Oltre 100 ore di programmazione, 33 discipline distribuite su 28 campi di gara e una copertura multipiattaforma affidata a Rai 2, Raisport e RaiPlay. È lo sforzo messo in campo dalla Rai per raccontare i XX Giochi del Mediterraneo di Taranto 2026, al via domani e in programma fino al 3 settembre. Un impegno definito dai vertici di Raisport «degno di una Olimpiade», perché, come sottolineato dal direttore Marco Lollobrigida, «i Giochi del Mediterraneo sono una piccola Olimpiade».
La cerimonia inaugurale sarà trasmessa domani in diretta su Rai 2 dalle 20, con il commento affidato ad Angelo Mellone, direttore Intrattenimento Day Time, e Arianna Secondini, vicedirettrice di Raisport. Sarà proprio Raisport il cuore della programmazione sportiva, con circa 50 ore dedicate alle competizioni, agli approfondimenti e alle cronache delle diverse discipline. Altri contenuti saranno disponibili su RaiPlay, per circa 30 ore complessive, mentre la Tgr Puglia contribuirà al racconto del territorio.
«Sugli grandi eventi siamo i più bravi e lo confermano gli ascolti degli ultimi eventi trasmessi – ha sottolineato Lollobrigida –. Sono orgoglioso di poter raccontare i Giochi del Mediterraneo. Sarà un grande lavoro di squadra per cesellare cento ore di programmazione».
Il direttore di Raisport ha inoltre evidenziato il valore dell’appuntamento anche come occasione per mostrare al pubblico una Taranto diversa. «Una città di una bellezza disarmante, che non è solo l’Ilva», ha sottolineato Lollobrigida, rimarcando la volontà di raccontare non soltanto le gare, ma anche il territorio che ospita la manifestazione.
Una copertura costruita con una vera e propria logica olimpica. «Raisport seguirà le gare dalla mattina – ha spiegato il vicedirettore Riccardo Pescante –. La sera si potrà rivedere il meglio della giornata sulle altre reti Rai.
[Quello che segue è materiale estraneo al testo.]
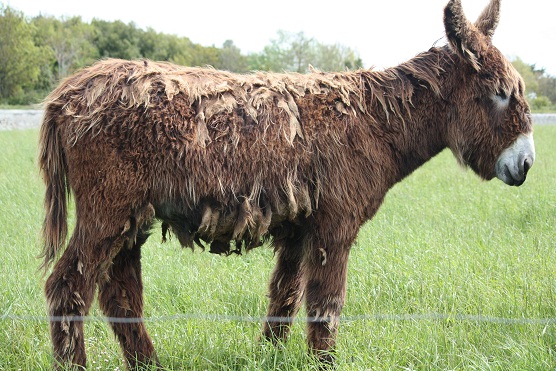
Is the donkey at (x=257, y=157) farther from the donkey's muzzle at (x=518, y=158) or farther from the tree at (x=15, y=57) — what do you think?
the tree at (x=15, y=57)

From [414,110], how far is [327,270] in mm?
1329

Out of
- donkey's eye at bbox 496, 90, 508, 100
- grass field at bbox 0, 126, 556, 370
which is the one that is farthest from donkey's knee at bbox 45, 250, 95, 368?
donkey's eye at bbox 496, 90, 508, 100

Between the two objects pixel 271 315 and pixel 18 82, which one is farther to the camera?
pixel 18 82

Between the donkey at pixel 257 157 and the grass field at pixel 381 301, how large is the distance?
1.04ft

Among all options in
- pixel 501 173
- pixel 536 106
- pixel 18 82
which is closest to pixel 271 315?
pixel 501 173

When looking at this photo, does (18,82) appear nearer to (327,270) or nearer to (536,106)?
(536,106)

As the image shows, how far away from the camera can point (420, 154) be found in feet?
13.9

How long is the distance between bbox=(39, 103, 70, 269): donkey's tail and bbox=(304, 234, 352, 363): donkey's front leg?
1651 mm

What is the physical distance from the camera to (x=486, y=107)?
4195mm

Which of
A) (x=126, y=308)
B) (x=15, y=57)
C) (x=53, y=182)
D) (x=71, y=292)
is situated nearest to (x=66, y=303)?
(x=71, y=292)

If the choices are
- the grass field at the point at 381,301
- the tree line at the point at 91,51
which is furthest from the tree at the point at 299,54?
the grass field at the point at 381,301

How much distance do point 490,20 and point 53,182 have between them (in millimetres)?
3309

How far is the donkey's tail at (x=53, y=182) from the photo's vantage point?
364cm

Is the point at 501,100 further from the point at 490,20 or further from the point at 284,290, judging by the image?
the point at 284,290
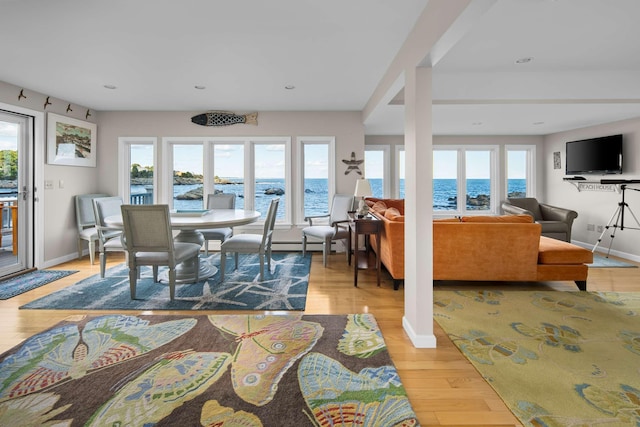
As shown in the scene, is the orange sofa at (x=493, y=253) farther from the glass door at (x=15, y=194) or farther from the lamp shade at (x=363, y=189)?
the glass door at (x=15, y=194)

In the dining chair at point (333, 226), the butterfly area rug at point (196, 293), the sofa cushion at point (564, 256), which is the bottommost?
the butterfly area rug at point (196, 293)

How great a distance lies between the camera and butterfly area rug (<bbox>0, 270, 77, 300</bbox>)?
11.5ft

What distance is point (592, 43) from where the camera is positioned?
2865mm

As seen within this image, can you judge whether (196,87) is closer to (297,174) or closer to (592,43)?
(297,174)

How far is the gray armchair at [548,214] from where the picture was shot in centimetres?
554

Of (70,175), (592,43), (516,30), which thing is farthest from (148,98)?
(592,43)

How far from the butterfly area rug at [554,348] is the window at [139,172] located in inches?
193

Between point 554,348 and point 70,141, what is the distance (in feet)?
20.6

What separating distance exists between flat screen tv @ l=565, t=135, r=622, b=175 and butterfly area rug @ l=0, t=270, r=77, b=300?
813 centimetres

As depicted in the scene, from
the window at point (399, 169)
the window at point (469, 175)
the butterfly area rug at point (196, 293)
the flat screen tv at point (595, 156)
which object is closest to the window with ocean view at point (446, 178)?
the window at point (469, 175)

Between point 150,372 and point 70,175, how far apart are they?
14.2 ft

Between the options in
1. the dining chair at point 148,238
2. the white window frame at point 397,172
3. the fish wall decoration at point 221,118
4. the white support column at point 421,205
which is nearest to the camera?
the white support column at point 421,205

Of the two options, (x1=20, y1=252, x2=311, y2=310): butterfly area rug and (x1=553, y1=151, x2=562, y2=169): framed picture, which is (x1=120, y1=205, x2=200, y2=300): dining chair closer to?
(x1=20, y1=252, x2=311, y2=310): butterfly area rug

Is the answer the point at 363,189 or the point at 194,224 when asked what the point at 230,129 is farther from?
the point at 194,224
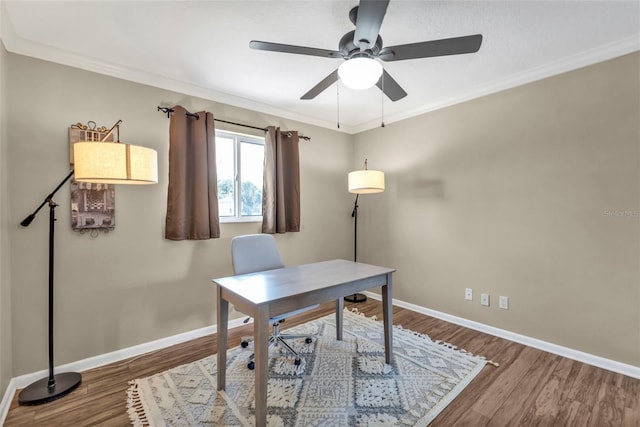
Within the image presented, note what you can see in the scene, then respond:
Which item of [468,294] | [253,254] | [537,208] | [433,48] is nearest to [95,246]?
[253,254]

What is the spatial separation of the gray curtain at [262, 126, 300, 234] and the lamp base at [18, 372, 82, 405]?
1.94m

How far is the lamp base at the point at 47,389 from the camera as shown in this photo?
184 centimetres

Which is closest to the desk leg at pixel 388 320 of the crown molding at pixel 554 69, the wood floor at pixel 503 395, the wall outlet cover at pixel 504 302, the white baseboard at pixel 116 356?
the wood floor at pixel 503 395

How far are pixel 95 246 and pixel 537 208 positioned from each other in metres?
3.79

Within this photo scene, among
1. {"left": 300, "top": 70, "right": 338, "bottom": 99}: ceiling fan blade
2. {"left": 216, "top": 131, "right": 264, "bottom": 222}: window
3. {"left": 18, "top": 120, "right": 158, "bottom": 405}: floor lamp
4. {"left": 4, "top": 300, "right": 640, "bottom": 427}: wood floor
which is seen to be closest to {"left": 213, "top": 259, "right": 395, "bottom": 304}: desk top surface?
{"left": 18, "top": 120, "right": 158, "bottom": 405}: floor lamp

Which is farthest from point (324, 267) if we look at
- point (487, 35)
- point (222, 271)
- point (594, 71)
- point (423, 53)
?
point (594, 71)

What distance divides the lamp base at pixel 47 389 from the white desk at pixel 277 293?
41.4 inches

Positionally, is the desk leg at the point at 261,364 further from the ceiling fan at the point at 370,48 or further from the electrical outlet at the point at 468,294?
the electrical outlet at the point at 468,294

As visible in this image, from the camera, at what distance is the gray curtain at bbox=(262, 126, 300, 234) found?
3.25m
I Giochi sono un grandissimo evento, né più né meno dei Giochi Olimpici».
Particolare attenzione è stata dedicata anche alla conoscenza della città e della sua storia. Arianna Secondini ha infatti voluto visitare il Museo Archeologico Nazionale di Taranto, soffermandosi sull’Atleta di Taranto, uno dei simboli più importanti del patrimonio storico e culturale della città.
«Ho voluto subito entrare nel clima della città – ha raccontato Secondini –. Ho visitato il museo e ho voluto conoscere il culto dell’Atleta di Taranto, per comprendere meglio il luogo che ci apprestiamo a raccontare».
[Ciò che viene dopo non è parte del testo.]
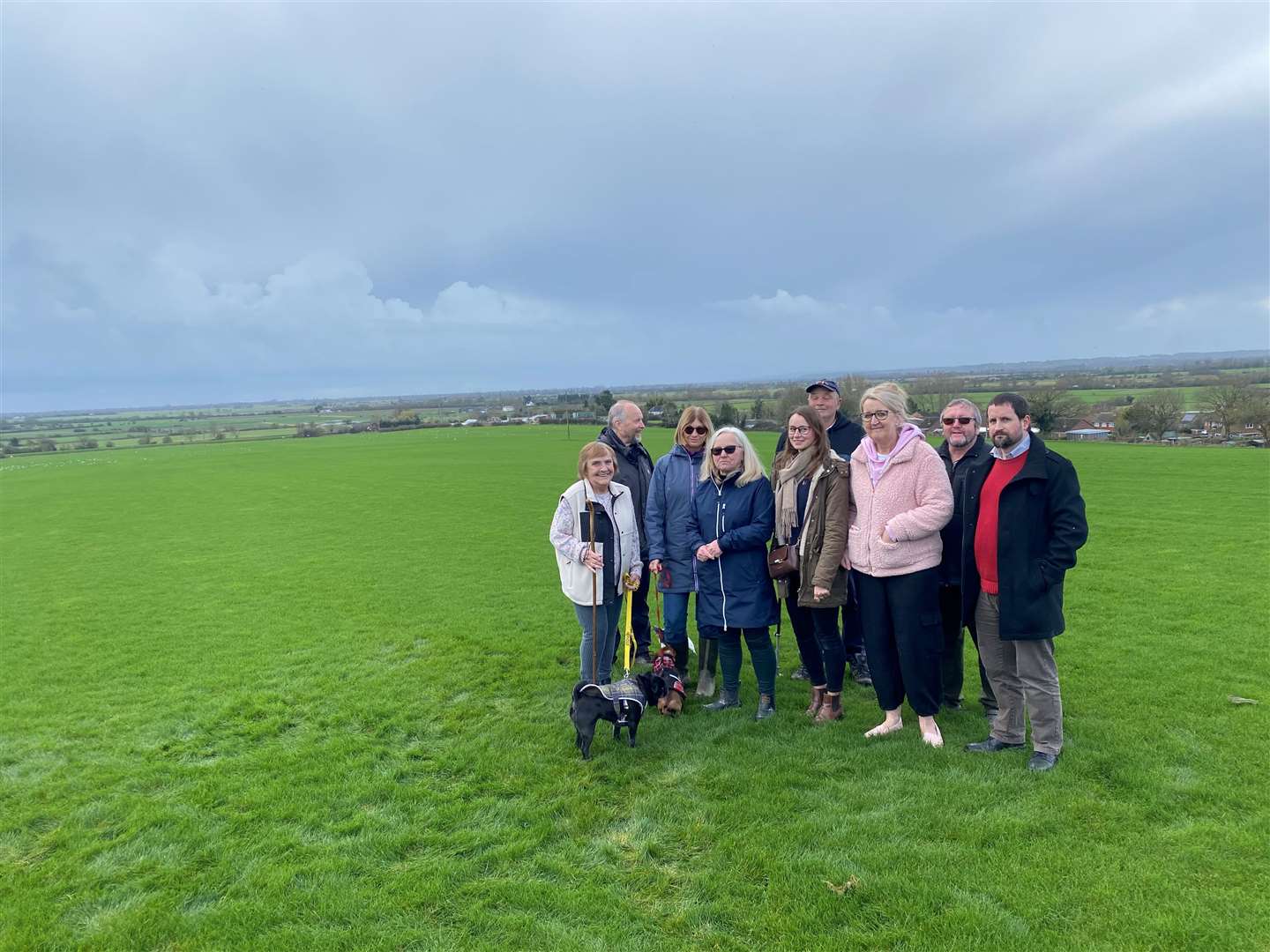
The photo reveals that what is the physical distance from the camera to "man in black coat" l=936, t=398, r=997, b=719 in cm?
479

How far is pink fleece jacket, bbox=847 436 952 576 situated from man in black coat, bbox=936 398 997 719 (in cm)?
38

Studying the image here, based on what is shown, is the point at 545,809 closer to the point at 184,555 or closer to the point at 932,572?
the point at 932,572

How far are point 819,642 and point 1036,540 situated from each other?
5.67 ft

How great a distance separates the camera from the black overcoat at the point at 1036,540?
12.8ft

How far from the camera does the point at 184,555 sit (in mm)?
13719

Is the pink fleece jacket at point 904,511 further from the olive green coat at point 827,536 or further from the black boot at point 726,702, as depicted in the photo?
the black boot at point 726,702

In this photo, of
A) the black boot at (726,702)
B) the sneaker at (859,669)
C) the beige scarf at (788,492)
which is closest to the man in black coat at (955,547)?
the sneaker at (859,669)

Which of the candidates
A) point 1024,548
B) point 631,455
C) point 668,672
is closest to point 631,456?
point 631,455

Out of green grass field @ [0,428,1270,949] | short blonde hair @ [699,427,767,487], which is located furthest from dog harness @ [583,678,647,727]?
short blonde hair @ [699,427,767,487]

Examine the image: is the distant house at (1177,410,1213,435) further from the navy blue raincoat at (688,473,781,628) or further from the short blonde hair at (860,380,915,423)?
the navy blue raincoat at (688,473,781,628)

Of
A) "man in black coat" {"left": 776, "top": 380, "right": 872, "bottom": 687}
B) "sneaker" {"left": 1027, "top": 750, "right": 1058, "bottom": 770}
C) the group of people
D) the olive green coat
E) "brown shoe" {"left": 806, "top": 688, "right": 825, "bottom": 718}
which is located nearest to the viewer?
the group of people

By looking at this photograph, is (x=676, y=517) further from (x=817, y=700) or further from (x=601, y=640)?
(x=817, y=700)

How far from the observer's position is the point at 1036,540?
4012mm

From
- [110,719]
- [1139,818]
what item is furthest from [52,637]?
[1139,818]
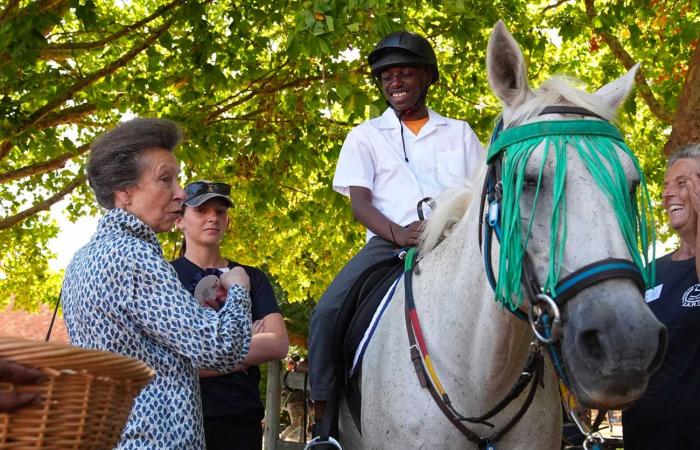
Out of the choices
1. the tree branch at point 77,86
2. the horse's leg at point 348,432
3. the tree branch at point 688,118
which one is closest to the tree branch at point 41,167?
the tree branch at point 77,86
Per Angelo Mellone, tarantino, l’appuntamento assume anche un significato personale. «Quando sono stato chiamato non ho esitato a rispondere sì. Sono molto legato a questa città e per me è un onore poter partecipare a questo appuntamento».
Mellone e Secondini saranno dunque le voci della cerimonia inaugurale, chiamate a raccontare l’avvio della ventesima edizione dei Giochi e il rapporto tra Taranto, lo sport e il Mediterraneo.
«Sentiamo un’atmosfera meravigliosa – ha concluso Secondini –. Tutti noi ci rendiamo conto che sta per succedere qualcosa di meraviglioso. Sarà una cerimonia bellissima da raccontare».